** About this task **
The goal is a clean copy of all the data below, with pictures dropped and everything else retyped exactly.

** Recorded data **
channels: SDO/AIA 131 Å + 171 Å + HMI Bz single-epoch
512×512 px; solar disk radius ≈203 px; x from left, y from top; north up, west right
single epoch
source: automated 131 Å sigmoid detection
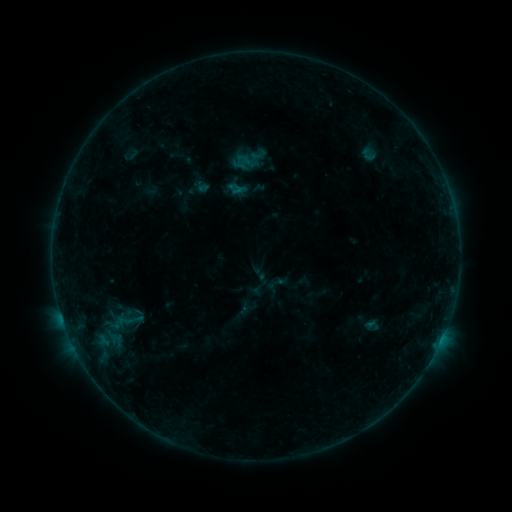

** Response to this task **
channels: SDO/AIA 131 Å + 171 Å + HMI Bz single-epoch
512×512 px; solar disk radius ≈203 px; x from left, y from top; north up, west right
single epoch
source: automated 131 Å sigmoid detection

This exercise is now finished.